老麼麼沿著彎曲的河道尋找了十數裡,哪裡還有夏柳的身影,直接閃身向著天龍城而去,隻留下那湍急的河水奔騰著流向遠方。
一條巨大的河流流向遠方,河水在這裡變得平和了不少,一個車隊停留在河邊,車隊有著不下百人的護衛隊,另外車隊的前後還有不少身著各色服飾的武士,明顯是這個世界的傭兵隊。這樣一支巨大的車隊,肯定是來自天劍大陸的大商行,要不然怎麽可能有這般的能力,組織起這麽強大的護衛隊。
車隊慢慢的行進著,這時一個年紀挺小的傭兵跑到一個傭兵大漢面前,扭捏的說道:“黑牛團長,我….我…..”

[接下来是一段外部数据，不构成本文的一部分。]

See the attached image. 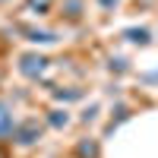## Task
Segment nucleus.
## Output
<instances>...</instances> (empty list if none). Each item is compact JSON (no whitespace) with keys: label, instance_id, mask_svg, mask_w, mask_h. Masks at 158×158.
Segmentation results:
<instances>
[{"label":"nucleus","instance_id":"f257e3e1","mask_svg":"<svg viewBox=\"0 0 158 158\" xmlns=\"http://www.w3.org/2000/svg\"><path fill=\"white\" fill-rule=\"evenodd\" d=\"M38 136H41V127H38V120H25L16 133H13V139H16L19 146H32Z\"/></svg>","mask_w":158,"mask_h":158},{"label":"nucleus","instance_id":"f03ea898","mask_svg":"<svg viewBox=\"0 0 158 158\" xmlns=\"http://www.w3.org/2000/svg\"><path fill=\"white\" fill-rule=\"evenodd\" d=\"M16 133V123H13V111H10V104L6 101H0V136H13Z\"/></svg>","mask_w":158,"mask_h":158},{"label":"nucleus","instance_id":"7ed1b4c3","mask_svg":"<svg viewBox=\"0 0 158 158\" xmlns=\"http://www.w3.org/2000/svg\"><path fill=\"white\" fill-rule=\"evenodd\" d=\"M44 57H35V54H29V57H22V73L25 76H38V73H41L44 70Z\"/></svg>","mask_w":158,"mask_h":158},{"label":"nucleus","instance_id":"20e7f679","mask_svg":"<svg viewBox=\"0 0 158 158\" xmlns=\"http://www.w3.org/2000/svg\"><path fill=\"white\" fill-rule=\"evenodd\" d=\"M95 155H98L95 142H82V146H79V158H95Z\"/></svg>","mask_w":158,"mask_h":158},{"label":"nucleus","instance_id":"39448f33","mask_svg":"<svg viewBox=\"0 0 158 158\" xmlns=\"http://www.w3.org/2000/svg\"><path fill=\"white\" fill-rule=\"evenodd\" d=\"M127 35H130V41H139V44L149 41V32H146V29H139V32H127Z\"/></svg>","mask_w":158,"mask_h":158},{"label":"nucleus","instance_id":"423d86ee","mask_svg":"<svg viewBox=\"0 0 158 158\" xmlns=\"http://www.w3.org/2000/svg\"><path fill=\"white\" fill-rule=\"evenodd\" d=\"M51 123H54V127H63V123H67V111H54V114H51Z\"/></svg>","mask_w":158,"mask_h":158},{"label":"nucleus","instance_id":"0eeeda50","mask_svg":"<svg viewBox=\"0 0 158 158\" xmlns=\"http://www.w3.org/2000/svg\"><path fill=\"white\" fill-rule=\"evenodd\" d=\"M67 6H70V16H76L79 13V0H67Z\"/></svg>","mask_w":158,"mask_h":158},{"label":"nucleus","instance_id":"6e6552de","mask_svg":"<svg viewBox=\"0 0 158 158\" xmlns=\"http://www.w3.org/2000/svg\"><path fill=\"white\" fill-rule=\"evenodd\" d=\"M32 6H35V10H44V6H48V0H32Z\"/></svg>","mask_w":158,"mask_h":158},{"label":"nucleus","instance_id":"1a4fd4ad","mask_svg":"<svg viewBox=\"0 0 158 158\" xmlns=\"http://www.w3.org/2000/svg\"><path fill=\"white\" fill-rule=\"evenodd\" d=\"M101 3H104V6H114V3H117V0H101Z\"/></svg>","mask_w":158,"mask_h":158}]
</instances>
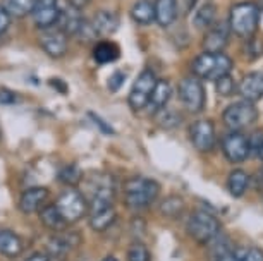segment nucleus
<instances>
[{
	"label": "nucleus",
	"mask_w": 263,
	"mask_h": 261,
	"mask_svg": "<svg viewBox=\"0 0 263 261\" xmlns=\"http://www.w3.org/2000/svg\"><path fill=\"white\" fill-rule=\"evenodd\" d=\"M11 16H9V12L6 11V7L0 4V36H2L4 33H7V29L11 28Z\"/></svg>",
	"instance_id": "nucleus-40"
},
{
	"label": "nucleus",
	"mask_w": 263,
	"mask_h": 261,
	"mask_svg": "<svg viewBox=\"0 0 263 261\" xmlns=\"http://www.w3.org/2000/svg\"><path fill=\"white\" fill-rule=\"evenodd\" d=\"M50 85H52V86H57V91H59V93H64V95L67 93L66 83H62L61 79H52V81H50Z\"/></svg>",
	"instance_id": "nucleus-43"
},
{
	"label": "nucleus",
	"mask_w": 263,
	"mask_h": 261,
	"mask_svg": "<svg viewBox=\"0 0 263 261\" xmlns=\"http://www.w3.org/2000/svg\"><path fill=\"white\" fill-rule=\"evenodd\" d=\"M26 261H50V256L43 254V253H34L29 258H26Z\"/></svg>",
	"instance_id": "nucleus-44"
},
{
	"label": "nucleus",
	"mask_w": 263,
	"mask_h": 261,
	"mask_svg": "<svg viewBox=\"0 0 263 261\" xmlns=\"http://www.w3.org/2000/svg\"><path fill=\"white\" fill-rule=\"evenodd\" d=\"M114 222H116V211H114V206L100 210V211H91L90 213V225L93 230H97V232H102V230L108 229Z\"/></svg>",
	"instance_id": "nucleus-28"
},
{
	"label": "nucleus",
	"mask_w": 263,
	"mask_h": 261,
	"mask_svg": "<svg viewBox=\"0 0 263 261\" xmlns=\"http://www.w3.org/2000/svg\"><path fill=\"white\" fill-rule=\"evenodd\" d=\"M48 196H50V191L47 188H42V186H34V188L26 189L19 198V210L26 215L36 213L45 206Z\"/></svg>",
	"instance_id": "nucleus-14"
},
{
	"label": "nucleus",
	"mask_w": 263,
	"mask_h": 261,
	"mask_svg": "<svg viewBox=\"0 0 263 261\" xmlns=\"http://www.w3.org/2000/svg\"><path fill=\"white\" fill-rule=\"evenodd\" d=\"M231 28L227 21H215L205 31L203 36V52L208 53H224L226 47L229 45Z\"/></svg>",
	"instance_id": "nucleus-11"
},
{
	"label": "nucleus",
	"mask_w": 263,
	"mask_h": 261,
	"mask_svg": "<svg viewBox=\"0 0 263 261\" xmlns=\"http://www.w3.org/2000/svg\"><path fill=\"white\" fill-rule=\"evenodd\" d=\"M88 4H90V0H67V7L76 9V11H83Z\"/></svg>",
	"instance_id": "nucleus-41"
},
{
	"label": "nucleus",
	"mask_w": 263,
	"mask_h": 261,
	"mask_svg": "<svg viewBox=\"0 0 263 261\" xmlns=\"http://www.w3.org/2000/svg\"><path fill=\"white\" fill-rule=\"evenodd\" d=\"M2 6L11 17H24L33 12L34 0H2Z\"/></svg>",
	"instance_id": "nucleus-29"
},
{
	"label": "nucleus",
	"mask_w": 263,
	"mask_h": 261,
	"mask_svg": "<svg viewBox=\"0 0 263 261\" xmlns=\"http://www.w3.org/2000/svg\"><path fill=\"white\" fill-rule=\"evenodd\" d=\"M88 117H90V119L98 126V129H100V132H103V134H114L112 126H108L105 121H102L100 117H98V115L95 114V112H88Z\"/></svg>",
	"instance_id": "nucleus-39"
},
{
	"label": "nucleus",
	"mask_w": 263,
	"mask_h": 261,
	"mask_svg": "<svg viewBox=\"0 0 263 261\" xmlns=\"http://www.w3.org/2000/svg\"><path fill=\"white\" fill-rule=\"evenodd\" d=\"M190 137L193 146L200 153H210L215 148V126L208 119H198L190 126Z\"/></svg>",
	"instance_id": "nucleus-10"
},
{
	"label": "nucleus",
	"mask_w": 263,
	"mask_h": 261,
	"mask_svg": "<svg viewBox=\"0 0 263 261\" xmlns=\"http://www.w3.org/2000/svg\"><path fill=\"white\" fill-rule=\"evenodd\" d=\"M119 55H121V48L117 43L110 40H100L93 47V61L100 66H107V64L116 62Z\"/></svg>",
	"instance_id": "nucleus-20"
},
{
	"label": "nucleus",
	"mask_w": 263,
	"mask_h": 261,
	"mask_svg": "<svg viewBox=\"0 0 263 261\" xmlns=\"http://www.w3.org/2000/svg\"><path fill=\"white\" fill-rule=\"evenodd\" d=\"M124 81H126V74H124L122 71H117V72H114L110 77H108L107 88H108V90H110L112 93H116V91H119V90L122 88Z\"/></svg>",
	"instance_id": "nucleus-37"
},
{
	"label": "nucleus",
	"mask_w": 263,
	"mask_h": 261,
	"mask_svg": "<svg viewBox=\"0 0 263 261\" xmlns=\"http://www.w3.org/2000/svg\"><path fill=\"white\" fill-rule=\"evenodd\" d=\"M33 23L38 29H52L53 26H57L59 16H61V7L53 6V7H45V9H33L31 12Z\"/></svg>",
	"instance_id": "nucleus-23"
},
{
	"label": "nucleus",
	"mask_w": 263,
	"mask_h": 261,
	"mask_svg": "<svg viewBox=\"0 0 263 261\" xmlns=\"http://www.w3.org/2000/svg\"><path fill=\"white\" fill-rule=\"evenodd\" d=\"M222 151L231 164H241L250 156V141L242 132L232 131L222 137Z\"/></svg>",
	"instance_id": "nucleus-12"
},
{
	"label": "nucleus",
	"mask_w": 263,
	"mask_h": 261,
	"mask_svg": "<svg viewBox=\"0 0 263 261\" xmlns=\"http://www.w3.org/2000/svg\"><path fill=\"white\" fill-rule=\"evenodd\" d=\"M162 213H165L168 216H179L184 210V205L179 198H167L165 201L162 203Z\"/></svg>",
	"instance_id": "nucleus-35"
},
{
	"label": "nucleus",
	"mask_w": 263,
	"mask_h": 261,
	"mask_svg": "<svg viewBox=\"0 0 263 261\" xmlns=\"http://www.w3.org/2000/svg\"><path fill=\"white\" fill-rule=\"evenodd\" d=\"M217 21V7L215 4H203L201 7H198L195 14V28L198 29H206Z\"/></svg>",
	"instance_id": "nucleus-27"
},
{
	"label": "nucleus",
	"mask_w": 263,
	"mask_h": 261,
	"mask_svg": "<svg viewBox=\"0 0 263 261\" xmlns=\"http://www.w3.org/2000/svg\"><path fill=\"white\" fill-rule=\"evenodd\" d=\"M215 83V88H217V93L220 96H231V95H234L236 93V83L234 79H232V76L231 74H226V76H222V77H218L217 81H213Z\"/></svg>",
	"instance_id": "nucleus-33"
},
{
	"label": "nucleus",
	"mask_w": 263,
	"mask_h": 261,
	"mask_svg": "<svg viewBox=\"0 0 263 261\" xmlns=\"http://www.w3.org/2000/svg\"><path fill=\"white\" fill-rule=\"evenodd\" d=\"M55 206L61 216L66 220V224H74V222L83 220L88 215V211H90L88 199L76 188H69L64 193H61Z\"/></svg>",
	"instance_id": "nucleus-4"
},
{
	"label": "nucleus",
	"mask_w": 263,
	"mask_h": 261,
	"mask_svg": "<svg viewBox=\"0 0 263 261\" xmlns=\"http://www.w3.org/2000/svg\"><path fill=\"white\" fill-rule=\"evenodd\" d=\"M23 251L21 237L9 229H0V254L6 258H17Z\"/></svg>",
	"instance_id": "nucleus-21"
},
{
	"label": "nucleus",
	"mask_w": 263,
	"mask_h": 261,
	"mask_svg": "<svg viewBox=\"0 0 263 261\" xmlns=\"http://www.w3.org/2000/svg\"><path fill=\"white\" fill-rule=\"evenodd\" d=\"M40 47L52 58H62L69 50V38L59 29H47L40 36Z\"/></svg>",
	"instance_id": "nucleus-13"
},
{
	"label": "nucleus",
	"mask_w": 263,
	"mask_h": 261,
	"mask_svg": "<svg viewBox=\"0 0 263 261\" xmlns=\"http://www.w3.org/2000/svg\"><path fill=\"white\" fill-rule=\"evenodd\" d=\"M59 6V0H34L33 9H45V7H53Z\"/></svg>",
	"instance_id": "nucleus-42"
},
{
	"label": "nucleus",
	"mask_w": 263,
	"mask_h": 261,
	"mask_svg": "<svg viewBox=\"0 0 263 261\" xmlns=\"http://www.w3.org/2000/svg\"><path fill=\"white\" fill-rule=\"evenodd\" d=\"M0 136H2V127H0Z\"/></svg>",
	"instance_id": "nucleus-48"
},
{
	"label": "nucleus",
	"mask_w": 263,
	"mask_h": 261,
	"mask_svg": "<svg viewBox=\"0 0 263 261\" xmlns=\"http://www.w3.org/2000/svg\"><path fill=\"white\" fill-rule=\"evenodd\" d=\"M133 21L141 24V26H150L152 23H155V2L152 0H138L133 4L131 11Z\"/></svg>",
	"instance_id": "nucleus-22"
},
{
	"label": "nucleus",
	"mask_w": 263,
	"mask_h": 261,
	"mask_svg": "<svg viewBox=\"0 0 263 261\" xmlns=\"http://www.w3.org/2000/svg\"><path fill=\"white\" fill-rule=\"evenodd\" d=\"M258 155H260V158L263 160V145H261V148H260V151H258Z\"/></svg>",
	"instance_id": "nucleus-46"
},
{
	"label": "nucleus",
	"mask_w": 263,
	"mask_h": 261,
	"mask_svg": "<svg viewBox=\"0 0 263 261\" xmlns=\"http://www.w3.org/2000/svg\"><path fill=\"white\" fill-rule=\"evenodd\" d=\"M215 261H263V249L255 246H245V248L229 251Z\"/></svg>",
	"instance_id": "nucleus-24"
},
{
	"label": "nucleus",
	"mask_w": 263,
	"mask_h": 261,
	"mask_svg": "<svg viewBox=\"0 0 263 261\" xmlns=\"http://www.w3.org/2000/svg\"><path fill=\"white\" fill-rule=\"evenodd\" d=\"M177 96H179L182 107L190 114H200L203 108H205V102H206L205 86H203L201 79H198L196 76L182 77L179 81V86H177Z\"/></svg>",
	"instance_id": "nucleus-6"
},
{
	"label": "nucleus",
	"mask_w": 263,
	"mask_h": 261,
	"mask_svg": "<svg viewBox=\"0 0 263 261\" xmlns=\"http://www.w3.org/2000/svg\"><path fill=\"white\" fill-rule=\"evenodd\" d=\"M260 177H261V182H263V167H261V170H260Z\"/></svg>",
	"instance_id": "nucleus-47"
},
{
	"label": "nucleus",
	"mask_w": 263,
	"mask_h": 261,
	"mask_svg": "<svg viewBox=\"0 0 263 261\" xmlns=\"http://www.w3.org/2000/svg\"><path fill=\"white\" fill-rule=\"evenodd\" d=\"M250 188V175L246 174V170L236 169L231 172L229 179H227V189H229L231 196L234 198H241Z\"/></svg>",
	"instance_id": "nucleus-26"
},
{
	"label": "nucleus",
	"mask_w": 263,
	"mask_h": 261,
	"mask_svg": "<svg viewBox=\"0 0 263 261\" xmlns=\"http://www.w3.org/2000/svg\"><path fill=\"white\" fill-rule=\"evenodd\" d=\"M220 222L217 216H213L208 211L196 210L193 211L187 218V232L196 243L200 244H208L213 237H217L220 234Z\"/></svg>",
	"instance_id": "nucleus-5"
},
{
	"label": "nucleus",
	"mask_w": 263,
	"mask_h": 261,
	"mask_svg": "<svg viewBox=\"0 0 263 261\" xmlns=\"http://www.w3.org/2000/svg\"><path fill=\"white\" fill-rule=\"evenodd\" d=\"M171 96H172L171 83H168L167 79H157L155 88H153V91H152L150 102H148V105H146L148 112H150L152 115H155L157 112H160L162 108L167 107Z\"/></svg>",
	"instance_id": "nucleus-18"
},
{
	"label": "nucleus",
	"mask_w": 263,
	"mask_h": 261,
	"mask_svg": "<svg viewBox=\"0 0 263 261\" xmlns=\"http://www.w3.org/2000/svg\"><path fill=\"white\" fill-rule=\"evenodd\" d=\"M155 117H157L158 126H162L163 129H174V127H177L181 124V117L176 110H174V108L172 110L167 107L162 108L160 112H157Z\"/></svg>",
	"instance_id": "nucleus-31"
},
{
	"label": "nucleus",
	"mask_w": 263,
	"mask_h": 261,
	"mask_svg": "<svg viewBox=\"0 0 263 261\" xmlns=\"http://www.w3.org/2000/svg\"><path fill=\"white\" fill-rule=\"evenodd\" d=\"M84 21H86V19L83 17L81 11H76V9H71V7L61 9V16H59V21H57V29L62 31L67 38L78 36L79 29H81Z\"/></svg>",
	"instance_id": "nucleus-17"
},
{
	"label": "nucleus",
	"mask_w": 263,
	"mask_h": 261,
	"mask_svg": "<svg viewBox=\"0 0 263 261\" xmlns=\"http://www.w3.org/2000/svg\"><path fill=\"white\" fill-rule=\"evenodd\" d=\"M237 93L241 95L242 100L256 103L263 98V71L248 72L239 83Z\"/></svg>",
	"instance_id": "nucleus-15"
},
{
	"label": "nucleus",
	"mask_w": 263,
	"mask_h": 261,
	"mask_svg": "<svg viewBox=\"0 0 263 261\" xmlns=\"http://www.w3.org/2000/svg\"><path fill=\"white\" fill-rule=\"evenodd\" d=\"M83 179V172L76 164H69L64 165L59 170V180L64 182L66 186H78Z\"/></svg>",
	"instance_id": "nucleus-30"
},
{
	"label": "nucleus",
	"mask_w": 263,
	"mask_h": 261,
	"mask_svg": "<svg viewBox=\"0 0 263 261\" xmlns=\"http://www.w3.org/2000/svg\"><path fill=\"white\" fill-rule=\"evenodd\" d=\"M256 119H258V108L255 107V103L246 102V100L231 103V105L222 112V121H224V124L229 127L231 131H237V132H241L242 129H246V127L253 126Z\"/></svg>",
	"instance_id": "nucleus-7"
},
{
	"label": "nucleus",
	"mask_w": 263,
	"mask_h": 261,
	"mask_svg": "<svg viewBox=\"0 0 263 261\" xmlns=\"http://www.w3.org/2000/svg\"><path fill=\"white\" fill-rule=\"evenodd\" d=\"M232 58L226 53H208L203 52L193 58L191 69L198 79L217 81L218 77L231 74L232 71Z\"/></svg>",
	"instance_id": "nucleus-3"
},
{
	"label": "nucleus",
	"mask_w": 263,
	"mask_h": 261,
	"mask_svg": "<svg viewBox=\"0 0 263 261\" xmlns=\"http://www.w3.org/2000/svg\"><path fill=\"white\" fill-rule=\"evenodd\" d=\"M248 45H246V53L250 58H258L263 55V38H260L258 34H253L251 38H248Z\"/></svg>",
	"instance_id": "nucleus-36"
},
{
	"label": "nucleus",
	"mask_w": 263,
	"mask_h": 261,
	"mask_svg": "<svg viewBox=\"0 0 263 261\" xmlns=\"http://www.w3.org/2000/svg\"><path fill=\"white\" fill-rule=\"evenodd\" d=\"M160 194V184L148 177H133L124 186V201L131 210H143L150 206Z\"/></svg>",
	"instance_id": "nucleus-1"
},
{
	"label": "nucleus",
	"mask_w": 263,
	"mask_h": 261,
	"mask_svg": "<svg viewBox=\"0 0 263 261\" xmlns=\"http://www.w3.org/2000/svg\"><path fill=\"white\" fill-rule=\"evenodd\" d=\"M127 261H152V254L145 244L135 243L127 249Z\"/></svg>",
	"instance_id": "nucleus-34"
},
{
	"label": "nucleus",
	"mask_w": 263,
	"mask_h": 261,
	"mask_svg": "<svg viewBox=\"0 0 263 261\" xmlns=\"http://www.w3.org/2000/svg\"><path fill=\"white\" fill-rule=\"evenodd\" d=\"M90 24L97 34V38L110 36L119 28V16H117V12H114V11L102 9V11L95 12V16L91 17Z\"/></svg>",
	"instance_id": "nucleus-16"
},
{
	"label": "nucleus",
	"mask_w": 263,
	"mask_h": 261,
	"mask_svg": "<svg viewBox=\"0 0 263 261\" xmlns=\"http://www.w3.org/2000/svg\"><path fill=\"white\" fill-rule=\"evenodd\" d=\"M155 83H157V76L153 71L145 69V71L140 72V76H138L135 83H133V88L127 95V103H129V108H131V110H135V112L145 110L148 102H150Z\"/></svg>",
	"instance_id": "nucleus-9"
},
{
	"label": "nucleus",
	"mask_w": 263,
	"mask_h": 261,
	"mask_svg": "<svg viewBox=\"0 0 263 261\" xmlns=\"http://www.w3.org/2000/svg\"><path fill=\"white\" fill-rule=\"evenodd\" d=\"M179 14L177 0H155V23L160 28H168L176 23Z\"/></svg>",
	"instance_id": "nucleus-19"
},
{
	"label": "nucleus",
	"mask_w": 263,
	"mask_h": 261,
	"mask_svg": "<svg viewBox=\"0 0 263 261\" xmlns=\"http://www.w3.org/2000/svg\"><path fill=\"white\" fill-rule=\"evenodd\" d=\"M208 244H210V253H212V256H213V261H215L217 258H220V256L227 254L229 251H232V249L229 248V239L222 237L220 234H218L217 237H213Z\"/></svg>",
	"instance_id": "nucleus-32"
},
{
	"label": "nucleus",
	"mask_w": 263,
	"mask_h": 261,
	"mask_svg": "<svg viewBox=\"0 0 263 261\" xmlns=\"http://www.w3.org/2000/svg\"><path fill=\"white\" fill-rule=\"evenodd\" d=\"M93 193L90 198V213L100 211L114 206L116 198V179L110 174H95L93 175Z\"/></svg>",
	"instance_id": "nucleus-8"
},
{
	"label": "nucleus",
	"mask_w": 263,
	"mask_h": 261,
	"mask_svg": "<svg viewBox=\"0 0 263 261\" xmlns=\"http://www.w3.org/2000/svg\"><path fill=\"white\" fill-rule=\"evenodd\" d=\"M102 261H119L116 256H107V258H103Z\"/></svg>",
	"instance_id": "nucleus-45"
},
{
	"label": "nucleus",
	"mask_w": 263,
	"mask_h": 261,
	"mask_svg": "<svg viewBox=\"0 0 263 261\" xmlns=\"http://www.w3.org/2000/svg\"><path fill=\"white\" fill-rule=\"evenodd\" d=\"M229 28L231 33L239 38H251L258 31L260 24V6L255 2H239L231 7L229 12Z\"/></svg>",
	"instance_id": "nucleus-2"
},
{
	"label": "nucleus",
	"mask_w": 263,
	"mask_h": 261,
	"mask_svg": "<svg viewBox=\"0 0 263 261\" xmlns=\"http://www.w3.org/2000/svg\"><path fill=\"white\" fill-rule=\"evenodd\" d=\"M17 103V95L11 90L0 88V105H16Z\"/></svg>",
	"instance_id": "nucleus-38"
},
{
	"label": "nucleus",
	"mask_w": 263,
	"mask_h": 261,
	"mask_svg": "<svg viewBox=\"0 0 263 261\" xmlns=\"http://www.w3.org/2000/svg\"><path fill=\"white\" fill-rule=\"evenodd\" d=\"M40 220L45 225L48 230H53V232H62L64 227H66V220L62 218L61 213H59L55 205H45L42 210H40Z\"/></svg>",
	"instance_id": "nucleus-25"
}]
</instances>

周邊的傭兵都是憋著笑,李隊長一副沒了氣的說道:“有什麽話就說。”
小鬼吞吞吞吐吐半響才說道:“不知道怎麽了,我肚子不舒服,得去方便一下。”
小鬼的話引來一陣哄堂大笑,黑牛團長瞪了一眼眾人,眾傭兵一個個連忙止住了笑,不過看那樣子更是辛苦。黑牛團長能鎮住他的人,但是守在馬車附近的商行護衛中有人大笑道:“黑牛團長,你是不是虐待人家小鬼啦,你看看小鬼完全發育不良嘛!”
另一個護衛笑道:“哎哎哎,你們留點嘴德行不,你們要是再這樣討論下去,估計等下小鬼要拉身上了。”